How many people are trying to implement a Geometrically Balanced strategy? Has it worked for you, especially over the past few weeks?

Is anyone sleeping better because of it?

Thanks again for reading. I’m looking forward to exploring another year together.

1-I said earlier I didn’t recommend doing trading from the live strategy as one:I’m not a finance professional, two: the numbers at the top do break from time to time and three: that portfolio isn’t necessarily correct for everyone. I’ve been constantly updating the code to prevent or signal when its broken. I just added a date to the data since some browsers can pull old versions for some reason. But the point still stands, none of this is meant to be trading advice for you, even though it is precisely what I follow myself.

6 Replies on “A Trip Around The Sun

  1. Assuming the market tanks for real soon, we’ll get to see how geometric balancing weathers the storm. In the mean time, thanks for sharing your labour of love with the world. Giving up time to read almost all of your posts in return for thought-provoking enlightenment has been a worthy trade-off.

  2. Hi BTM,

    As you know, I am implementing this and running it for real on my entire net worth.

    I don’t know how to thank you enough!

    I’d already been (largely) following the Permanent Portfolio, but with my own (amateur) changes to the asset weights.

    I now have a beautiful mathematical reason to assign particular weights, which fortunately I managed to implement before the recent market insanity.

    As a result, I have more long bonds than ever before, and am grateful both to them and to you!

    I continue to refine my model and experiment with assets / methods that can improve my trades.

    Best wishes,

    James

  3. Just finished reading the blog – you’ve got very interesting ideas.
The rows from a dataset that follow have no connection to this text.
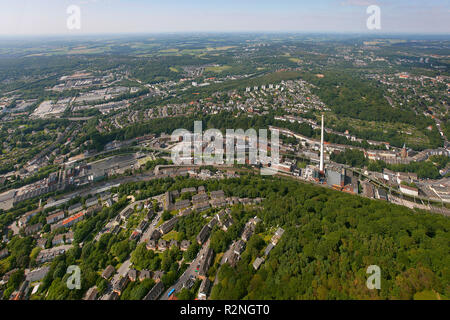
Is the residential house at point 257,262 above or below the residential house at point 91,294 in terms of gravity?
above

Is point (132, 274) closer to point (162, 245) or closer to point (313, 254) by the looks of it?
point (162, 245)

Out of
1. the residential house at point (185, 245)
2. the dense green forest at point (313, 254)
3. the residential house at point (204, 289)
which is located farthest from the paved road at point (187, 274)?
the residential house at point (204, 289)

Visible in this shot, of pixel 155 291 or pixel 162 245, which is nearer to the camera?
pixel 155 291

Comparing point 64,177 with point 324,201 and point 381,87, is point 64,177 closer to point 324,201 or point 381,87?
point 324,201

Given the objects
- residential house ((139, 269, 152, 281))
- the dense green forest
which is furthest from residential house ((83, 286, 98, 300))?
residential house ((139, 269, 152, 281))

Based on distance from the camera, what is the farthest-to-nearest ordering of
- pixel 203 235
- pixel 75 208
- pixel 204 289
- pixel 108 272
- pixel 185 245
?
pixel 75 208 < pixel 203 235 < pixel 185 245 < pixel 108 272 < pixel 204 289

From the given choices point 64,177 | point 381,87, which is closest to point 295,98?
point 381,87

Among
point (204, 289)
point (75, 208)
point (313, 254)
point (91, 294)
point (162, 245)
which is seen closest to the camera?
point (204, 289)

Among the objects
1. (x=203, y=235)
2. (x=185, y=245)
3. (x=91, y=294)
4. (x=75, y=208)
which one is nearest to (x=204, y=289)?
(x=185, y=245)

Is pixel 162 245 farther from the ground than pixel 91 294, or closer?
farther from the ground

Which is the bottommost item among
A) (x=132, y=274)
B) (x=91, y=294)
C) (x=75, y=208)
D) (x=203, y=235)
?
(x=91, y=294)

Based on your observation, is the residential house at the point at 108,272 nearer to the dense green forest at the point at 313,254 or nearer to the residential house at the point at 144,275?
the dense green forest at the point at 313,254
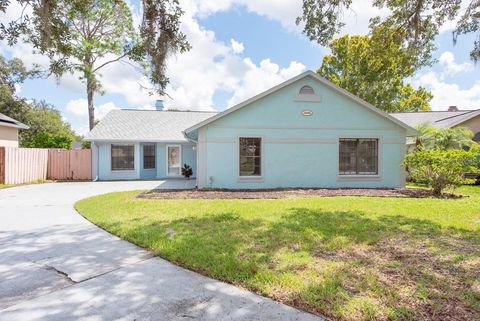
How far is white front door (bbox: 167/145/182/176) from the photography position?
61.9ft

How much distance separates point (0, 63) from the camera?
30234mm

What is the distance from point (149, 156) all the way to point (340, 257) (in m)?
16.1

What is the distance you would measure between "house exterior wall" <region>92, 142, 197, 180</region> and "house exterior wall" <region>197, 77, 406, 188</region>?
256 inches

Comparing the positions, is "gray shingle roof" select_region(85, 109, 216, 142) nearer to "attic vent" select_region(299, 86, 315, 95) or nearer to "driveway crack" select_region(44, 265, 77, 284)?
"attic vent" select_region(299, 86, 315, 95)

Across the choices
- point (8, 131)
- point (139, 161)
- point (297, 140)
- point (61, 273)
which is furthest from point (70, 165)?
point (61, 273)

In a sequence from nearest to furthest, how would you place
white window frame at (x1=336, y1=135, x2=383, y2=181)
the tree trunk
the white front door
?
white window frame at (x1=336, y1=135, x2=383, y2=181) < the white front door < the tree trunk

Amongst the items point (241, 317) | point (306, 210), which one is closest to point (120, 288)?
point (241, 317)

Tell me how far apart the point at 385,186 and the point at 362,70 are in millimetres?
18689

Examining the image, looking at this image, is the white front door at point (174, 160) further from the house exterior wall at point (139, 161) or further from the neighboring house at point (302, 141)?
the neighboring house at point (302, 141)

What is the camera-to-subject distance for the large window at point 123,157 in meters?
18.0

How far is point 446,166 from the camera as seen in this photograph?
10.8m

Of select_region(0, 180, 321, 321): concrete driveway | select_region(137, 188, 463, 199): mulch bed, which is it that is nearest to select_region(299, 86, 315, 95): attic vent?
select_region(137, 188, 463, 199): mulch bed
Thank you for sharing them!
    Really looking forward to seeing your portfolio return this week – it’s a major crash test. But just from the numbers at the top of the page I see you’ll beat S&P by a lot 😀

  4. I’m trading off the strategy with real money. It’s working great — and definitely has helped me sleep better!

    I’d love more detail as to your model, but I’m finding the model I’ve made, pieced together off hints from your previous blog posts, comes close to your numbers. Really appreciate you explaining the underlying principles in depth

  5. I felt I should update my previous comment for the benefit of others.

    After a lot of testing, I am sceptical that Geometric Rebalancing is superior to simple fixed-weight allocations, such as 1/3 Gold, 1/3 S&P, 1/3 TLT rebalanced monthly / quarterly / annually.

    Significant testing suggests that short-term volatility does not predict future volatility and the same goes for correlations.

    For example, in one backtest using 41 years S&P, TLT and Gold in USD, using correlations and trailing returns to determine which assets to be over/under weighted seemed to indicate choosing the outperforming asset delivered better returns than a simple 1/3 split. However, running the same on 8 years of Global Stocks, UK Long Gilts and Gold in GBP, the opposite was true.

    I really want Geometric Rebalancing to work, but I’m dubious that it’s any better than a fixed-weight (e.g. 50% stocks, 35% Bonds, 10% Gold, 5% Cash) method and that the real-world costs and lag out of bottoms outweigh its potential benefits.

    I’ll continue to follow the blog because I love the idea, but I’m no longer using it to manage my portfolio.

    Please add 1/3 split and/or 50/35/10/5 as benchmarks in future posts BTM!

    Best wishes.

    1. I’ll think about adding the 1/3rd split or either a pure permanent portfolio to some of these. I don’t see the logic of comparing to a 50/35/10/5 portfolio since that may just be a portfolio that worked well in the past.

      I apricate your efforts in attempting to implement the strategy yourself. You exemplify the spirit I’m hoping to bring out in people from this blog. Even if you do use some other method, I hope some aspects of these theories benefit your investing in the future. I look forward to your thoughts on future posts.